Overall: Although most critics didn’t give this film much regard, my own experience tells me the writers had some real life experience to draw upon.

A Wrinkle in Time

First Hit:  I love the concepts in the film but the execution was generally very poor.

I wanted to like this film more than I did.  Almost from the beginning, there was something not quite right about this film. When Mr. Murry (Chris Pine) is teaching his daughter Meg (Storm Reid) about how vibrations can affect sand on a flat plate, there was a clunky sense to their interaction.

There was little sense or buildup as to why her peers were giving her a hard time. We slowly find out that she misses her dad, who disappeared some 4 years earlier. He just disappeared and the kids made fun of her because of this? Didn’t make sense and didn’t stick with me, given Meg’s attitude and personality on the screen.

Her adopted brother Charles Wallace (Deric McCabe) is a genius and pushes the envelope at their mutual school. He calls people out on their stupidity and Meg has to break up the fight.

Regardless, Charles Wallace believes that their father slipped through a wrinkle in time and traveled to another galaxy (I interpreted this as a different dimension). He finally convinces Meg that something like this happened and introduces her to Mrs. Whatsit (Reese Witherspoon) who is a quirky and a renegade spiritual human presence and form of light.

Meg and Charles Wallace are join by a classmate Calvin (Levi Miller), who says he got “a call” to join them. He struggles at home because his father beats him even though he’s a great student. This part of the film is poorly done and doesn’t work well.

The three kids meet up in Meg’s backyard and Mrs. Whatsit, Mrs. Who (Mindy Kaling) and Mrs. Which (Oprah Winfrey) take them through a wrinkle in time and end up on a new planet (new dimension).

The place is made of light as are the three Mrs. However, when they fly on Mrs. Whatsit’s back and encounter The It (the dark forces), the light bearers say that the kids might not find Mr. Murry.

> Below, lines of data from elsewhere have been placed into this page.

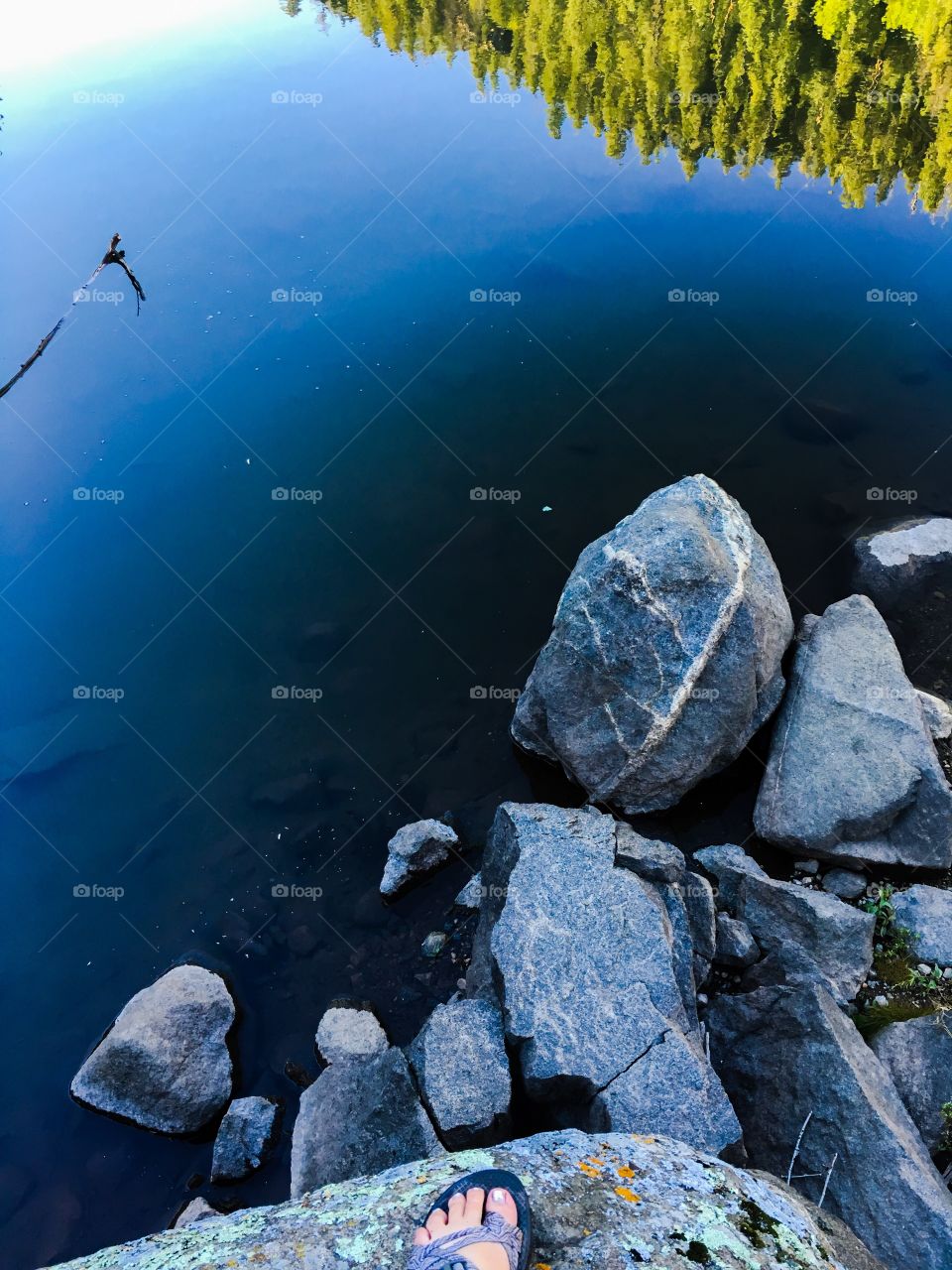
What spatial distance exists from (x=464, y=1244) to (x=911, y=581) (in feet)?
31.1

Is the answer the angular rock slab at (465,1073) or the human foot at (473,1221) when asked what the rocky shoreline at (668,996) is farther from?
the human foot at (473,1221)

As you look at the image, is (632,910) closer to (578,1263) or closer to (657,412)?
(578,1263)

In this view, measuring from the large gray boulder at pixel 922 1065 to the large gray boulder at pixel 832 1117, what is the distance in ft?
0.70

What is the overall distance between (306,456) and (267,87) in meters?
17.6

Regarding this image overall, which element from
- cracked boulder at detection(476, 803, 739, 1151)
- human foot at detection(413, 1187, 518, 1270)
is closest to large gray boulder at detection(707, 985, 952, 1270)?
cracked boulder at detection(476, 803, 739, 1151)

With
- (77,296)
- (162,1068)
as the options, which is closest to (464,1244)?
(77,296)

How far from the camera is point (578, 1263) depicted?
11.3 ft

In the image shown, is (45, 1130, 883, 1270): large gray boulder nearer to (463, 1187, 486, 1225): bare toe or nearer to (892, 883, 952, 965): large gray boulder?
(463, 1187, 486, 1225): bare toe

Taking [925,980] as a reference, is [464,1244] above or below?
above

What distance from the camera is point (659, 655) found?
25.9 ft

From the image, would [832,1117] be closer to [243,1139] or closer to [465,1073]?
[465,1073]

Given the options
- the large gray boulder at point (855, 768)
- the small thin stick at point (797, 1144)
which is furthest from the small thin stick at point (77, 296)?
the large gray boulder at point (855, 768)

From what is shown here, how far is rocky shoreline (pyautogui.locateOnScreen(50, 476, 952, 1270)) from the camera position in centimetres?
390

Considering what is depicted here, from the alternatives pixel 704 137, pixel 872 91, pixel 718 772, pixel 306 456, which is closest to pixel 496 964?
pixel 718 772
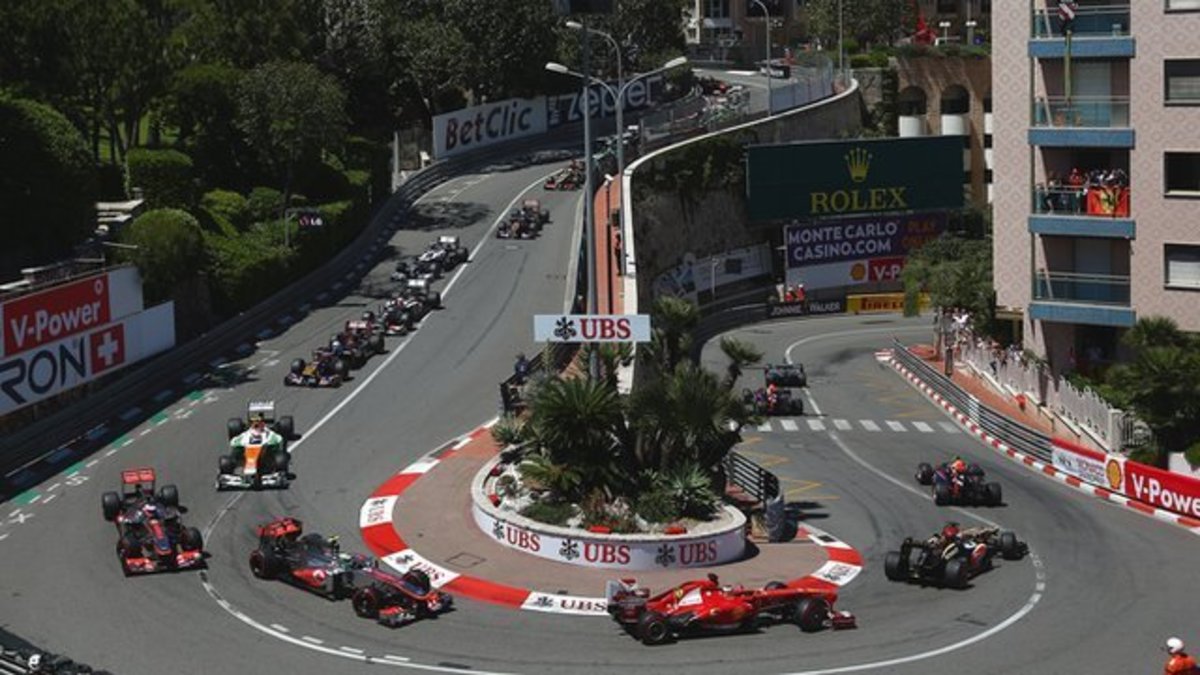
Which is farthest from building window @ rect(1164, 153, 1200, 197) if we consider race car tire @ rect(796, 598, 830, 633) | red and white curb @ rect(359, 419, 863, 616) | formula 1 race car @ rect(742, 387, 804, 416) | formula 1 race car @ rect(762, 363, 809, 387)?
race car tire @ rect(796, 598, 830, 633)

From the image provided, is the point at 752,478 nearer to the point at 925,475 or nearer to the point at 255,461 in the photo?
the point at 925,475

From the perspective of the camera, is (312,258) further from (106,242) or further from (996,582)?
(996,582)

The concepts of light and dark are great to express in written form and in film, but here the direction and substance of this story fails to make this journey compelling.

Pine was good as the scientist first guy, setting aside his family for the sake of science. Gugu Mbatha-Raw was good as Mrs. Murry, there was a sweet genuineness to her. Reid was very strong as Meg. Her passion and intelligence came through. McCabe was excellent as young Charles Wallace. He did a great job of being a smart kid and one that was taken over by the dark side (The It). Witherspoon was funny as Mrs. Whatsit. She brought humor but her character was also inconsistent. How can you be new as a light being and run out of energy so quickly. Kaling was OK as a seer, but I just didn’t buy the role. Winfrey was Winfrey. The extra-large size physical presence might have been more about inflating that it was Oprah than the role. It made little sense and adding the stiff gown she was fit into made her performance stiff. Miller was OK, but I struggled as to why he was part of the journey, the case wasn’t well made. Jennifer Lee and Jeff Stockwell wrote a mediocre script when it could have been great. Ava DuVernay’s direction was poor. But some of this is based on the poorly created script. However, I think she could have made better choices about the story’s direction and how it was constructed.

Overall:  This film falls flat when it comes to telling a strong story, but it does have a strong point to make if the audience sees through the uneven film.